Nach 135 Tagen des russischen Angriffskriegs gegen die Ukraine warnte Putin den Westen abermals vor einer direkten militärischen Konfrontation. "Heute hören wir, dass sie uns auf dem Schlachtfeld schlagen wollen. Was soll man dazu sagen? Sollen sie es nur versuchen", sagte Putin in Moskau.  Er warf dem Westen vor, "bis zum letzten Ukrainer" kämpfen zu wollen. Sein Sprecher Dmitri Peskow legte am Freitag nach: Das militärische Potenzial Russlands sei riesig und werde bisher nur zum kleinen Teil eingesetzt, sagte er laut Agentur Interfax.

Putin warnte den Westen zudem vor explodierenden Energiepreisen als Folge westlicher Sanktionen. Falls die Strafmassnahmen weiter liefen, könne es zu katastrophalen Preisanstiegen auf den Energiemärkten kommen. Dies würde den Bürgern in Europa schaden. Versuche, die Abhängigkeit Europas von russischer Energie zu verringern, werde zu höheren Gaspreisen für europäische Länder führen.

Putin hatte mit Blick auf die russische Offensive in der Ukraine zudem gesagt: "Jeder sollte wissen, dass wir im Grossen und Ganzen noch nichts Ernsthaftes begonnen haben." Zugleich versicherte er, Moskau lehne Friedensverhandlungen nicht ab.

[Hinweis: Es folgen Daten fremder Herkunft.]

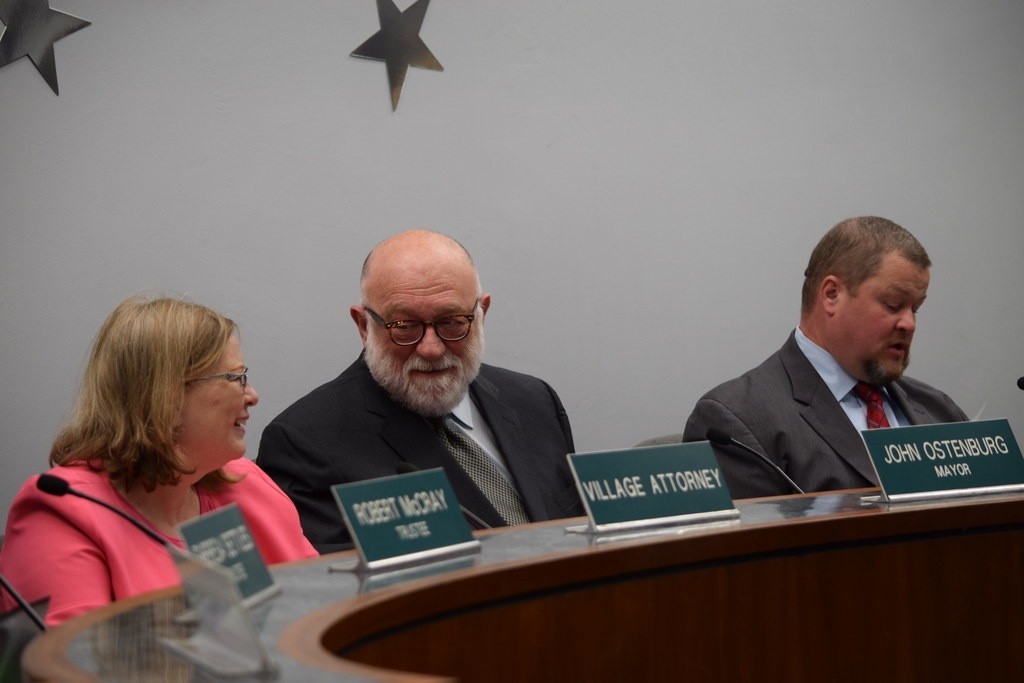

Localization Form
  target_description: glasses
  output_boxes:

Einen Gesprächsfaden fanden westliche Politiker mit Lawrow aber nicht beim Aussenministertreffen der 20 grössten Wirtschaftsmächte auf Bali. Der russische Aussenminister verliess bei der Konferenz den Saal gleich nach seiner Rede und wich seinen Kritikern damit aus.

Anschliessend warf Lawrow dem Westen vor, den Übergang zu einer friedlichen Lösung in der Ukraine zu verhindern. Wenn die EU und die USA einen Sieg der Ukraine auf dem Schlachtfeld anstrebten, "dann haben wir wahrscheinlich mit dem Westen nichts zu besprechen", sagte er. Baerbock warf ihm Gesprächsverweigerung vor.

Ukraine kritisiert Propaganda

Die Ukraine ist ohnehin erbost über die russischen Einlassungen. Präsidentenberater Mychajlo Podoljak warf Putin "primitive Propaganda" vor. Präsident Wolodymyr Selenskyj forderte abermals vom Westen weitere Waffenlieferungen. "Je grösser die Verteidigungshilfe für die Ukraine jetzt ist, desto eher wird der Krieg mit unserem Sieg enden und desto geringer werden die Verluste aller Länder der Welt sein", sagte Selenskyj in einer Videobotschaft.

Militärisch steht die Ukraine vor allem in der Region Donezk im Osten unter grossem Druck. Am Freitag meldete das ukrainische Militär allerdings erfolgreiche Angriffe auf Ziele in den von russischen Truppen kontrollierten Gebieten. Selenskyj reiste in die Nähe der Front und verlieh Orden an Soldaten.

Der deutche Kanzler Olaf Scholz bekräftigte den Willen zur Unterstützung. "Wir werden so lange solidarisch sein - das ist jedenfalls mein Wunsch - wie das notwendig ist, damit die Ukraine sich verteidigen kann gegen den furchtbaren und brutalen russischen Angriff", sagte er am Donnerstagabend im ZDF.

Allerdings sind die Folgen des Kriegs und der Sanktionen gegen Russland auch in Deutschland immer deutlicher zu spüren, vor allem wegen der Teuerung und der drohenden Energieknappheit. Darauf reagierten nun Bundestag und Bundesrat. Sie machten den Weg dafür frei, mehr Kohlekraftwerke zur Stromerzeugung heranzuziehen. Ziel ist es, Gas einzusparen und für den Winter einzuspeichern.

Russland hat die Gaszufuhr über die Ostseepipeline Nord Stream 1 gedrosselt. Nächste Woche soll die Leitung für eine Wartung vorübergehend ganz stillgelegt werden. Üblicherweise dauert dies nur einige Tage. Aber es gibt Befürchtungen, dass Moskau die Lieferung dauerhaft stoppt. Kremlsprecher Peskow entgegnete am Freitag, man werde den Gasfluss wieder hochfahren, wenn eine reparierte Gasturbine aus Kanada zurückkomme.